Entonces, vestida con mallas y zapatos de correr morados, con el número 2.799 y un gran papel rojo en forma de corazón pegado en su camisa, Balthazar participó junto con cientos de otros competidores en la carrera a lo largo del famoso paseo marítimo.

Hace tan sólo 13 meses, mientras su ciudad natal era sede de los Juegos Olímpicos, ella se enfrentaba a una muerte inminente.

Su corazón –golpeado por el cigarrillo, años de estresante trabajo en su agencia de recursos humanos y un infarto en 2012– registraba apenas 40 latidos por minuto.

Aunque estaba en el tope de la lista de espera para recibir un corazón, parecía ya muy tarde.

Pero el 15 de agosto de 2016 recibió una llamada del Instituto Nacional de Cardiología en Río.

Stefan Henze, un entrenador del equipo olímpico alemán de piragüismo y ganador de una medalla de plata en Atenas en 2004, había muerto en un accidente de auto y el corazón de este atleta de 35 años había sido asignado a Balthazar.

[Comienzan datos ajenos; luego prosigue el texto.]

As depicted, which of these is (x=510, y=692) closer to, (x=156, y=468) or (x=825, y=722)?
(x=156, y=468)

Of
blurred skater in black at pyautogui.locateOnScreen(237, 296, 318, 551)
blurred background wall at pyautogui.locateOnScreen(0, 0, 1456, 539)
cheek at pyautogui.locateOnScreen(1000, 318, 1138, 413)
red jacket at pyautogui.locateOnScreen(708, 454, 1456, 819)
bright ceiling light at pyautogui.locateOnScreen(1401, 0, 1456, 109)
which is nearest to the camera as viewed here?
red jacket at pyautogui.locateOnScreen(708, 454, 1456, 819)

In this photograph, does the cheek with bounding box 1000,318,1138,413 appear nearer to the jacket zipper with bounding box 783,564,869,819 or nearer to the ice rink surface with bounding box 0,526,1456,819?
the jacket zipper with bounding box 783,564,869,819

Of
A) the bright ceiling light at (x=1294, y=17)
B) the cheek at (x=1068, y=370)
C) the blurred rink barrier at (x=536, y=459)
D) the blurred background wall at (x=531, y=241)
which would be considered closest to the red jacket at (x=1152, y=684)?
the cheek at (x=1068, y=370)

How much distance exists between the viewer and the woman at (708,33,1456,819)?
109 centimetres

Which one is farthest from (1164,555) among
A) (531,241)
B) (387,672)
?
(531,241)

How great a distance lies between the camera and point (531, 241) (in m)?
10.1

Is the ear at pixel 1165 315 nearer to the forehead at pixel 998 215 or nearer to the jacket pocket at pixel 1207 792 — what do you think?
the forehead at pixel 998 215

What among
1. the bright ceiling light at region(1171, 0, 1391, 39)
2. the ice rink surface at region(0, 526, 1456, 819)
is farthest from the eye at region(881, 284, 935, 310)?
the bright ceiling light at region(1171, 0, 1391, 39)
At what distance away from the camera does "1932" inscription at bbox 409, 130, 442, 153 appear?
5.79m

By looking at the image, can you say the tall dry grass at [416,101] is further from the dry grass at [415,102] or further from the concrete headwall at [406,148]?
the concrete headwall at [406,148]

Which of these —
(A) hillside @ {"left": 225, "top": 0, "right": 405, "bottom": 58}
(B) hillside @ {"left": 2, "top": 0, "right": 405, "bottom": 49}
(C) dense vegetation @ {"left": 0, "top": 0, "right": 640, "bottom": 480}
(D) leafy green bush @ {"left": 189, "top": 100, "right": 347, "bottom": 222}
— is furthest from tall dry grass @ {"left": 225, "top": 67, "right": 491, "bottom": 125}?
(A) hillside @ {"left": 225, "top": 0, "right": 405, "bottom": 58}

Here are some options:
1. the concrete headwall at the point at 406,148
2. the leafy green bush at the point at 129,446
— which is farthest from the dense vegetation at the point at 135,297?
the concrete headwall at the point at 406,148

Desde entonces, siente que ella y Henze se han convertido en una especie de equipo. Una alianza que puso a prueba en esta carrera.

"Si no tuviera este corazón, no estaría corriendo", dijo.

"Esta carrera es un reto para mí... y para él", aseguró.

Aunque regularmente va a fisioterapia en el hospital, la carrera fue la primera actividad importante no monitoreada para ella desde la operación.

Nerviosa sobre su capacidad para aguantar, decidió caminar y no correr. Pero en el camino ganó confianza y fue aumentando poco a poco la velocidad. Lágrimas de alegría le asaltaban cuando llegaba a la señal que marcaba la mitad del recorrido y luego fluyeron una vez más cuando cruzó la meta.

Incluso en sus días más felices, Balthazar dice tener presente una tristeza que no la abandona, al pensar con frecuencia en la familia de Henze. Le encantaría conocer a su madre, "para abrazarla y agradecerle", dijo, pero se imagina que esto puede ser muy perturbador para los familiares del atleta fallecido.

"Del otro lado hay toda una familia llorando", reconoce.